Anywhere but the Middle

The authors test their model and its predictions using three measures of innovation: the ratio of a firm's research and development (R&D) expenditures to sales, the number of patents filed by a U.S. firm at the U.S. Patent Office, and the number of citations made to such patents. Takeover pressure in each state is measured by the number of anti-takeover statutes, which consists of laws that make takeovers very costly from the perspective of the acquirer. One example of an anti-takeover law is whether a firm can adopt a poison pill—an anti-takeover tactic adopted by a company to deter takeover bids or force bidders to pay a huge premium if they want to acquire the company. Finally, the intensity of monitoring is measured by the number of institutional and public pension fund shareholders who own more than 5 percent of a firm's outstanding shares, as well as the total percentage of shares owned by these so-called block holders.

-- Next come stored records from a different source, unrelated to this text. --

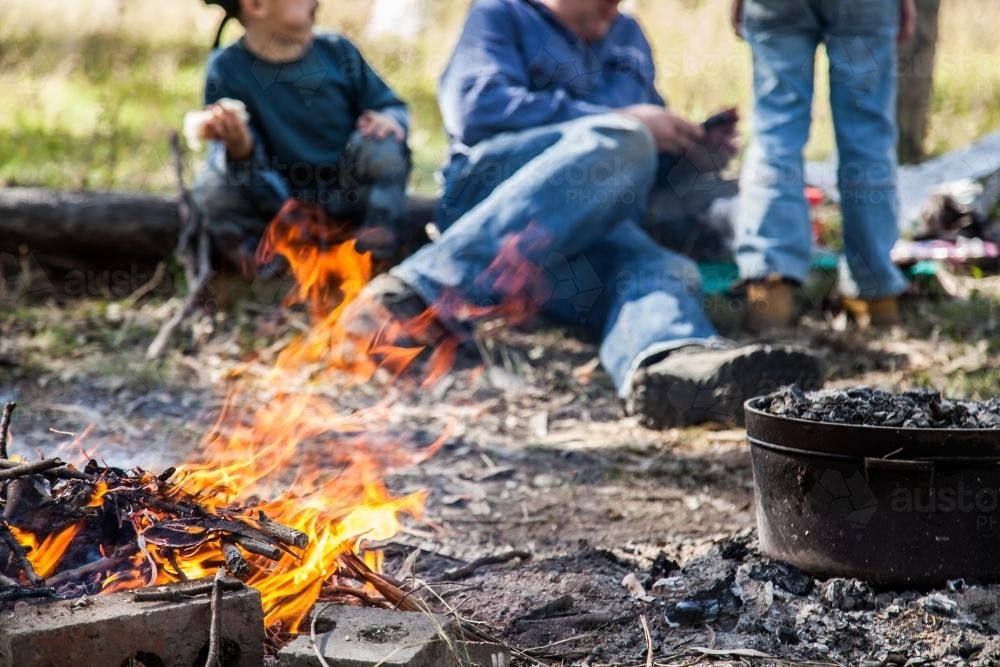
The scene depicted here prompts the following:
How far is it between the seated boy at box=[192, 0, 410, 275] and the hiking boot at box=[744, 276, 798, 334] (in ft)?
5.42

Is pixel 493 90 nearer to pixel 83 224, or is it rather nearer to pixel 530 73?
pixel 530 73

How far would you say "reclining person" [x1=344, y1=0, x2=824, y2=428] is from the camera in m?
4.05

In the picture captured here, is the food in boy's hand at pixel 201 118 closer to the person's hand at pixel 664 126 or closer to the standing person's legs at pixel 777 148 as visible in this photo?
the person's hand at pixel 664 126

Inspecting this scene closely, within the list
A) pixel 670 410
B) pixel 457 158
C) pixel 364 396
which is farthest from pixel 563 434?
pixel 457 158

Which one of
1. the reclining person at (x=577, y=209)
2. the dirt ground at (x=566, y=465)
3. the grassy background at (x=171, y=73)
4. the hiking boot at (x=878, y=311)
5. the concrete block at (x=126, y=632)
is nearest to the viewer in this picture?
the concrete block at (x=126, y=632)

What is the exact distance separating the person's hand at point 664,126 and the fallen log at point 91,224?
131cm

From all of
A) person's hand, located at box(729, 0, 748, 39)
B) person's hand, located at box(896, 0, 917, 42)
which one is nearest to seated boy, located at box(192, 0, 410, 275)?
person's hand, located at box(729, 0, 748, 39)

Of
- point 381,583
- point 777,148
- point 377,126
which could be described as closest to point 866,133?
point 777,148

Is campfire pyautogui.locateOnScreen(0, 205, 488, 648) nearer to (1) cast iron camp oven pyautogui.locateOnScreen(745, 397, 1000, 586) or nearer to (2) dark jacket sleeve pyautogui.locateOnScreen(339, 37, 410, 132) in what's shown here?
(1) cast iron camp oven pyautogui.locateOnScreen(745, 397, 1000, 586)

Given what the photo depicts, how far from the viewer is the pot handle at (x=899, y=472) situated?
94.0 inches

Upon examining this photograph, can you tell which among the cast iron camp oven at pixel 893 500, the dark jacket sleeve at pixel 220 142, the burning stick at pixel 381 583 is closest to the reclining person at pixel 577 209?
the dark jacket sleeve at pixel 220 142

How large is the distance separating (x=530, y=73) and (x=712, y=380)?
187cm

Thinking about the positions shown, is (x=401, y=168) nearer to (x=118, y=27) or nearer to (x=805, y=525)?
(x=805, y=525)

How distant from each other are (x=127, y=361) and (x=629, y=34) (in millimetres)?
2686
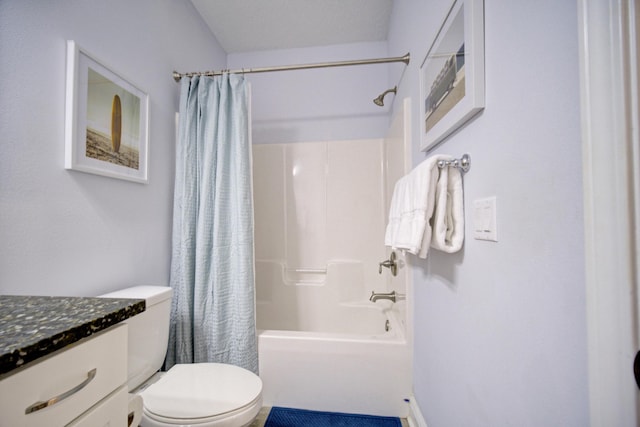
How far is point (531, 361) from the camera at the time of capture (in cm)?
53

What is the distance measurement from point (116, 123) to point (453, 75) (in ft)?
4.63

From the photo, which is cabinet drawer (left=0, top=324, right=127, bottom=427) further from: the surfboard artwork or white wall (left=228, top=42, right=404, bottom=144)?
white wall (left=228, top=42, right=404, bottom=144)

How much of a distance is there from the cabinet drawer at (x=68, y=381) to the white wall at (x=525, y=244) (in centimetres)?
87

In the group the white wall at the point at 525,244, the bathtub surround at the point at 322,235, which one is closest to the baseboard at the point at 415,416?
the white wall at the point at 525,244

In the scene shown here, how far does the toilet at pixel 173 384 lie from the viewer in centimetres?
91

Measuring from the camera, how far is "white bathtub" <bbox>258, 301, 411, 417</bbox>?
139cm

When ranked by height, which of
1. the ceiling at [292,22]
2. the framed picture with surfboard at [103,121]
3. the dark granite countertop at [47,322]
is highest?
the ceiling at [292,22]

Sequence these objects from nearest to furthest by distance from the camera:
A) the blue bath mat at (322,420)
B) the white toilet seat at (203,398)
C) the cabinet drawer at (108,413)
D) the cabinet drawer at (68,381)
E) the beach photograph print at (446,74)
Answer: the cabinet drawer at (68,381)
the cabinet drawer at (108,413)
the beach photograph print at (446,74)
the white toilet seat at (203,398)
the blue bath mat at (322,420)

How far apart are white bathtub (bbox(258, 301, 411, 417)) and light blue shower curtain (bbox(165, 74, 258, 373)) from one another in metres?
0.15

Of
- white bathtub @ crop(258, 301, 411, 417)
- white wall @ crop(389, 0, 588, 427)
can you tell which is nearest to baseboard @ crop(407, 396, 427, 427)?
white bathtub @ crop(258, 301, 411, 417)

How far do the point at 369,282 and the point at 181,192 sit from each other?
154 cm

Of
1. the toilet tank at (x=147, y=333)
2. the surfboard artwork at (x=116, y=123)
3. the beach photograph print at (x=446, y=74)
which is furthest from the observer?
the surfboard artwork at (x=116, y=123)

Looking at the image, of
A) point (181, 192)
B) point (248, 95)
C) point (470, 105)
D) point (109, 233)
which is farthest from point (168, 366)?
point (470, 105)

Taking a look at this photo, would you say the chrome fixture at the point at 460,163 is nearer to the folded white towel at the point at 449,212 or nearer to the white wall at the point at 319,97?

Indeed, the study finds that innovation varies in a U-shaped manner with the anti-takeover index. When the value of the anti-takeover index in a state is very low, a onepoint increase in this index decreases the R&D-to-sales ratio by 28 percent a year. Moreover, when the value of the anti-takeover index is very high, a one-point increase augments the same innovation measure by 30 percent a year. Thus, both very lenient and very strict anti-takeover laws lead to more innovation. More intense shareholder monitoring is also associated with greater innovation and flattens the U-shaped relationship between takeover pressure and innovation.

The study's results are especially relevant to the ongoing debate on the importance of the market for corporate control in fostering innovation, and present evidence that the two competing views described before are "locally" correct. When the threat of a takeover is very high, easing anti-takeover laws may lead to a decline in highly innovative projects because managers worry less about performing well and losing their jobs. This is consistent with the "quiet life" view. When takeover pressure is very low, on the other hand, stimulating the market for corporate control likewise decreases a manager's incentive to innovate and allows "managerial myopia" to set in, because the manager is unsure of how long he or she will stay in control of the company.

The results also suggest that the way to encourage corporate innovation is either through state anti-takeover laws that are practically non-existent as in California, or strong enough to significantly deter takeovers as in Massachusetts. Intense shareholder monitoring promotes innovative activities as well, and seems to be most effective when companies face moderate levels of takeover pressure.

"Corporate Governance and Innovation: Theory and Evidence." Haresh Sapra, Ajay Subramanian, and Krishnamurthy Subramanian.

Haresh Sapra is professor of accounting at the University of Chicago Booth School of Business.